Lazio

solo un cittadino su dieci usa il Fascicolo Elettronico. Al via il piano “salva-dati”

Nel Lazio la sanità digitale resta un’occasione mancata. Mentre in alcune regioni il Fascicolo Sanitario Elettronico è ormai entrato nella quotidianità dei cittadini, qui continua a rimanere ai margini: appena il 9% della popolazione lo ha attivato.

Un dato che colloca il territorio tra gli ultimi in Italia e che racconta, più di ogni analisi, una distanza ancora profonda tra innovazione e utilizzo reale.

A evidenziarlo è l’ultimo report della Fondazione Gimbe, che segnala un divario netto rispetto alla media nazionale, ferma al 44%, e ancor più rispetto alle regioni del Nord, dove l’adesione sfiora ormai la totalità degli assistiti.

Un archivio che potrebbe cambiare le cure

Il Fascicolo Sanitario Elettronico non è un semplice contenitore digitale. È, nelle intenzioni, la memoria clinica di ogni cittadino: un sistema che raccoglie esami, ricette, referti e documenti ospedalieri, accessibile in pochi secondi da medici e strutture sanitarie.

Uno strumento che potrebbe velocizzare diagnosi, evitare esami duplicati e migliorare la gestione delle emergenze. Eppure, nel Lazio, resta spesso inutilizzato o incompleto, perché privo del consenso necessario alla consultazione.
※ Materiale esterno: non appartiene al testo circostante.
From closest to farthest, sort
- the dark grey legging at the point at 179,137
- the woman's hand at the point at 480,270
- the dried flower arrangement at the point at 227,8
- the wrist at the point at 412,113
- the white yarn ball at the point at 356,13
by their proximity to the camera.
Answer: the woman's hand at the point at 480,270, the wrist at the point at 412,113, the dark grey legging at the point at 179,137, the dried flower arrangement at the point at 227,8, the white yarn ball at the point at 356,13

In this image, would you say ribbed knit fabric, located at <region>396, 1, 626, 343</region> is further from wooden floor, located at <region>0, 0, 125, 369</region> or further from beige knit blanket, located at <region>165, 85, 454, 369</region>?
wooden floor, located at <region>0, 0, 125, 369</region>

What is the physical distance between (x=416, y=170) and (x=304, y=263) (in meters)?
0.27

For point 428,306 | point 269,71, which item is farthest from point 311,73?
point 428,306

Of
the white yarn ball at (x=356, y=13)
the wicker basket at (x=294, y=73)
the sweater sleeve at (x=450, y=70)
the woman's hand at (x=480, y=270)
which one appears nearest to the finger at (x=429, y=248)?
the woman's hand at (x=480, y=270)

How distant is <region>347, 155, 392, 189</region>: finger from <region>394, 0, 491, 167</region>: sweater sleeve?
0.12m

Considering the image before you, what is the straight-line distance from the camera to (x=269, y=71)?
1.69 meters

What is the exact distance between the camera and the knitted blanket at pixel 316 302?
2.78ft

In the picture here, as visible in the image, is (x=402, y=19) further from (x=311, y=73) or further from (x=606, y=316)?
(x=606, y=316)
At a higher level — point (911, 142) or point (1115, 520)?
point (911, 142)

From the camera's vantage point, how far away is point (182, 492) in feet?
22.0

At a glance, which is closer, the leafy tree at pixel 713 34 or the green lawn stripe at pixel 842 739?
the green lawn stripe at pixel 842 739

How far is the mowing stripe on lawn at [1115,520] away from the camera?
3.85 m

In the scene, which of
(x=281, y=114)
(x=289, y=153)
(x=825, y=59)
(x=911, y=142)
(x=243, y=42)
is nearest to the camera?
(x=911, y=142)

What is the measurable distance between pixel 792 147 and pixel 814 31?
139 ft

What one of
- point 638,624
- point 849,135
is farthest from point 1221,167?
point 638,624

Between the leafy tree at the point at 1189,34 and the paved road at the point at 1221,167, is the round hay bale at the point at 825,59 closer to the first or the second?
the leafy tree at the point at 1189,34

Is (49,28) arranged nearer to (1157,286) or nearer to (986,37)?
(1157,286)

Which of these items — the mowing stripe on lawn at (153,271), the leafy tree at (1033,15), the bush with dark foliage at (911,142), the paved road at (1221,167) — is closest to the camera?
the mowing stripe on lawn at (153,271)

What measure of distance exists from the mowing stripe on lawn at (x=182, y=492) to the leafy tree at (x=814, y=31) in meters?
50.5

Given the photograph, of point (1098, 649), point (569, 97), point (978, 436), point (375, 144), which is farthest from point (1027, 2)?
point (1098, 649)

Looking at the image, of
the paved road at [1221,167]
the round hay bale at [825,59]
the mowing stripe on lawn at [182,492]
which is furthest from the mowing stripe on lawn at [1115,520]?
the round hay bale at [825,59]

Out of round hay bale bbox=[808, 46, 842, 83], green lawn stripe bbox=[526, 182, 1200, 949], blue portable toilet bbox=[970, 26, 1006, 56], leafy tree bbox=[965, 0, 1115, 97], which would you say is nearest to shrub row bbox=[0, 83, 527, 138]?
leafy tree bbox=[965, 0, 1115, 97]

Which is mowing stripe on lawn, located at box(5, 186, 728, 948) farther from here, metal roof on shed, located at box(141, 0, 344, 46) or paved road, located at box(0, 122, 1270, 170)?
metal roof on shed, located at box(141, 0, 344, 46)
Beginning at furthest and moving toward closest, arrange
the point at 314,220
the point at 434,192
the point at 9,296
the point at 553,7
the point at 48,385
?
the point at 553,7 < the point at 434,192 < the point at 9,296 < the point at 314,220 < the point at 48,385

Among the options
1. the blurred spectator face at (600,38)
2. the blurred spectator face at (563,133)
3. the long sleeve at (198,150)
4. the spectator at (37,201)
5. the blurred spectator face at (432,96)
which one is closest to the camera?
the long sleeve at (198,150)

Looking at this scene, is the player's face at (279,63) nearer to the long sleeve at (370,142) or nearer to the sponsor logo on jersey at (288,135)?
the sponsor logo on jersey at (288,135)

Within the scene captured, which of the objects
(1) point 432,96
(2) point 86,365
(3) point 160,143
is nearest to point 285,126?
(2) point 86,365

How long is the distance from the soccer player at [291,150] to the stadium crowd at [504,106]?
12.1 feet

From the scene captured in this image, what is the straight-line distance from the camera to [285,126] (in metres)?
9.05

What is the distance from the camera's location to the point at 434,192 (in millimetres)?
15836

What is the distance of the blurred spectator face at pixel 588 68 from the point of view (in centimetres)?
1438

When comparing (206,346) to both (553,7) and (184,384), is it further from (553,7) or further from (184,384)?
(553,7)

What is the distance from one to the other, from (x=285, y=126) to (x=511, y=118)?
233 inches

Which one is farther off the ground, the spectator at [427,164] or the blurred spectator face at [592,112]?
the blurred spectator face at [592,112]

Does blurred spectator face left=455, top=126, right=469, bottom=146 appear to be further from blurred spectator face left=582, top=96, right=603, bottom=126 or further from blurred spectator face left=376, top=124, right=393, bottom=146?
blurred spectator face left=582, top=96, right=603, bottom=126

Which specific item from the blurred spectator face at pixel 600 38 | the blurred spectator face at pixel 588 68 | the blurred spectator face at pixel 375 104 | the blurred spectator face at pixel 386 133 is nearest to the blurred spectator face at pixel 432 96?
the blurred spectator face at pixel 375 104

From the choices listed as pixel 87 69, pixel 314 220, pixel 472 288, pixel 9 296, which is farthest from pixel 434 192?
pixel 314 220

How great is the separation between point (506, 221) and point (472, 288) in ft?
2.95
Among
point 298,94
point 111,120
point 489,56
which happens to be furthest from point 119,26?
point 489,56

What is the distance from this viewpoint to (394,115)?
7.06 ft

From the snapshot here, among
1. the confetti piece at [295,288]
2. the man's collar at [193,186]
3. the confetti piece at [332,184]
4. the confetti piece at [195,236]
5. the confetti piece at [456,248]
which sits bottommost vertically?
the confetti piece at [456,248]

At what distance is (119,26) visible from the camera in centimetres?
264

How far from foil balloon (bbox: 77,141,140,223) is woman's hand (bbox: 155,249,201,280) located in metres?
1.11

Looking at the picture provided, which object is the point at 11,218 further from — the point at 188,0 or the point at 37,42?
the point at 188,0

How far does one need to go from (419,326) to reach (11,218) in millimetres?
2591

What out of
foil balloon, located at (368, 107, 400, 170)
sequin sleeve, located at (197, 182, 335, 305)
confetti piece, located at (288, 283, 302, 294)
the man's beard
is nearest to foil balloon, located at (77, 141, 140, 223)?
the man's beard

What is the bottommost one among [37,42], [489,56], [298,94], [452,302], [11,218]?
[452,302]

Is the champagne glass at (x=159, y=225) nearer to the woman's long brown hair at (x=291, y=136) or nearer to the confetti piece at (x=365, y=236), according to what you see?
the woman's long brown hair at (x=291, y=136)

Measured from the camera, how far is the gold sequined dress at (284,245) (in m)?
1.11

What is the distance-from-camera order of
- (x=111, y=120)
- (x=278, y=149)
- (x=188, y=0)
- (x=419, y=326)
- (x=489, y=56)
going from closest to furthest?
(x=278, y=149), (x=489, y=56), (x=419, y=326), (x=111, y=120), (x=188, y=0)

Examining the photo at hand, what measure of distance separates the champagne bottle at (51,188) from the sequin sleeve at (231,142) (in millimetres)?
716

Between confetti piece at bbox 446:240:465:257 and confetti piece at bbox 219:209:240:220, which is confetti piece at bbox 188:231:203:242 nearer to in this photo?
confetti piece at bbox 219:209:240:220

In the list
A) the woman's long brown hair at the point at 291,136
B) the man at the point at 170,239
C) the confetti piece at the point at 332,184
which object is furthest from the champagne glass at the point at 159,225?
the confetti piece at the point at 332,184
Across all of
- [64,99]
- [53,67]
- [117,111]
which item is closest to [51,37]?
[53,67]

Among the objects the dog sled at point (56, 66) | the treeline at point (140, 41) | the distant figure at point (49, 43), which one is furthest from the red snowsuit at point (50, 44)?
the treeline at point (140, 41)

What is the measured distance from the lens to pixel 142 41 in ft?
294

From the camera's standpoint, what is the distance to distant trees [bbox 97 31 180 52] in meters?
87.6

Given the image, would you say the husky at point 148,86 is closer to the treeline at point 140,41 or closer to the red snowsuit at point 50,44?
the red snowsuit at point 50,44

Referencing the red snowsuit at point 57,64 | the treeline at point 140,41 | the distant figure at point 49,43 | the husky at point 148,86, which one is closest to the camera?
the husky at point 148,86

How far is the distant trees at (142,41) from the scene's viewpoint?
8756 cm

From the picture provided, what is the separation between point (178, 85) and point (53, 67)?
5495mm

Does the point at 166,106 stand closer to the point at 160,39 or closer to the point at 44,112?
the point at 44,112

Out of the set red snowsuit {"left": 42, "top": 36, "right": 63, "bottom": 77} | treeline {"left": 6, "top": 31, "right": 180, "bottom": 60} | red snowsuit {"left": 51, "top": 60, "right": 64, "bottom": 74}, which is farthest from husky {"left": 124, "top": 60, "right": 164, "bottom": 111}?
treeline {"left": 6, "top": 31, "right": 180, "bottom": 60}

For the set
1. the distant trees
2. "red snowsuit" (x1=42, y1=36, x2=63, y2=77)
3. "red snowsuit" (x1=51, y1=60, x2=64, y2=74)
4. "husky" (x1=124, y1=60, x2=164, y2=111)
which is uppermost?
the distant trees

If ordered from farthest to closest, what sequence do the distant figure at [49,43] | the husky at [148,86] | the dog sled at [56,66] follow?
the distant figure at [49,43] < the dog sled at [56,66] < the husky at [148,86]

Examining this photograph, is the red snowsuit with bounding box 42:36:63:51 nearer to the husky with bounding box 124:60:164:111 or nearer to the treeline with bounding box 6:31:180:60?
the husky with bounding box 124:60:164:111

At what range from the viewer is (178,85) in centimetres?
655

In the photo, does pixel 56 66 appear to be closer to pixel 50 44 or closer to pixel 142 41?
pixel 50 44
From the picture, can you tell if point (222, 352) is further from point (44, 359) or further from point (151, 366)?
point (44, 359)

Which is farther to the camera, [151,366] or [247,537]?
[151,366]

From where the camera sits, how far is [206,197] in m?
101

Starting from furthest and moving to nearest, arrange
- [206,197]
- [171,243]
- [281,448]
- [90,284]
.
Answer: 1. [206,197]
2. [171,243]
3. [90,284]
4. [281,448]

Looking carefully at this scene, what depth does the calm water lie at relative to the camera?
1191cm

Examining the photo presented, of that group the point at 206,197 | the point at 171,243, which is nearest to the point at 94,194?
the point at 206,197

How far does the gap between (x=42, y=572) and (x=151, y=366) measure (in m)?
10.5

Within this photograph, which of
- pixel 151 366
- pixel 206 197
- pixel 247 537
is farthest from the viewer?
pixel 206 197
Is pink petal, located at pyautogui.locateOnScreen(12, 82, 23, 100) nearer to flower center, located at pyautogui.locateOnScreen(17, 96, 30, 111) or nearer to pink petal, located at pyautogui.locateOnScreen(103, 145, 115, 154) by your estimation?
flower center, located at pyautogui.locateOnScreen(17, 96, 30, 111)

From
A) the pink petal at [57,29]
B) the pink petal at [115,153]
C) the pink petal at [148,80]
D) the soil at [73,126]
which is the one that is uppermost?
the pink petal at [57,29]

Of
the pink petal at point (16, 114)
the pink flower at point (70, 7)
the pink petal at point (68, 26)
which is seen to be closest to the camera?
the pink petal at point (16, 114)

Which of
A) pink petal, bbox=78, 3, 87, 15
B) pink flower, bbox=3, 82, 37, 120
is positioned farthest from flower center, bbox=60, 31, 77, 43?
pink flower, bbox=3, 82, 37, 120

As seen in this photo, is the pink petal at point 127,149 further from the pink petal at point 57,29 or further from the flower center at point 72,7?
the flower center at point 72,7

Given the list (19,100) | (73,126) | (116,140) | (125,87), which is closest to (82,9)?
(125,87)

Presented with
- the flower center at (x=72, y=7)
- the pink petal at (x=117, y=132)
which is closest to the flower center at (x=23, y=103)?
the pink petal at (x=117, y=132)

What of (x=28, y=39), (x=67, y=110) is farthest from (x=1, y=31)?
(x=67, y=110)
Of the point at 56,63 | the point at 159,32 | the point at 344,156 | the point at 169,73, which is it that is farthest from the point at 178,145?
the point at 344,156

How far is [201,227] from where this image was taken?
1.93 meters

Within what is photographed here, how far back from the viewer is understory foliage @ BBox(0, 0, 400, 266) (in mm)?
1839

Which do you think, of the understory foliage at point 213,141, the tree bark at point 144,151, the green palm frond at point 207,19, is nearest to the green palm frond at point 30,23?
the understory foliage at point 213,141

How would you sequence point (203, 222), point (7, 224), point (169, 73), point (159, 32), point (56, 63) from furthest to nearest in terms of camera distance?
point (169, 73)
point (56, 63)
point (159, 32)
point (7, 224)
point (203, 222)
Secondo il presidente della Fondazione Gimbe Nino Cartabellotta, il problema non è tecnico ma culturale: molti cittadini non conoscono il servizio, altri diffidano della gestione dei dati personali, finendo per non attivarlo o lasciarlo vuoto.

La Regione prova a recuperare terreno

Per invertire la tendenza, la Regione Lazio ha deciso di puntare sulla comunicazione, cercando di parlare soprattutto alle fasce più giovani.

Il presidente Francesco Rocca è intervenuto anche sui social per spiegare l’utilità del fascicolo, affiancato da volti noti della divulgazione sanitaria.

Accanto a questa strategia, è stato avviato un piano di sensibilizzazione più ampio, con l’obiettivo di aumentare la consapevolezza e spingere i cittadini ad attivare il servizio.

Una procedura semplice, ma poco conosciuta

Eppure, l’accesso al Fascicolo Sanitario Elettronico richiede pochi passaggi: basta entrare nel portale regionale con le proprie credenziali digitali — SPID, carta d’identità elettronica o tessera sanitaria — e autorizzare la consultazione dei dati.

Un passaggio decisivo: senza il consenso, il fascicolo resta inaccessibile anche ai medici, vanificando ogni potenziale beneficio.

Per chi incontra difficoltà con gli strumenti digitali, è possibile rivolgersi ai punti di assistenza sul territorio, dove il personale può guidare nell’attivazione.

Il nodo della fiducia

Il caso del Lazio mette in evidenza un tema più ampio: la digitalizzazione della sanità non dipende solo dalle infrastrutture, ma anche dal rapporto di fiducia tra cittadini e istituzioni.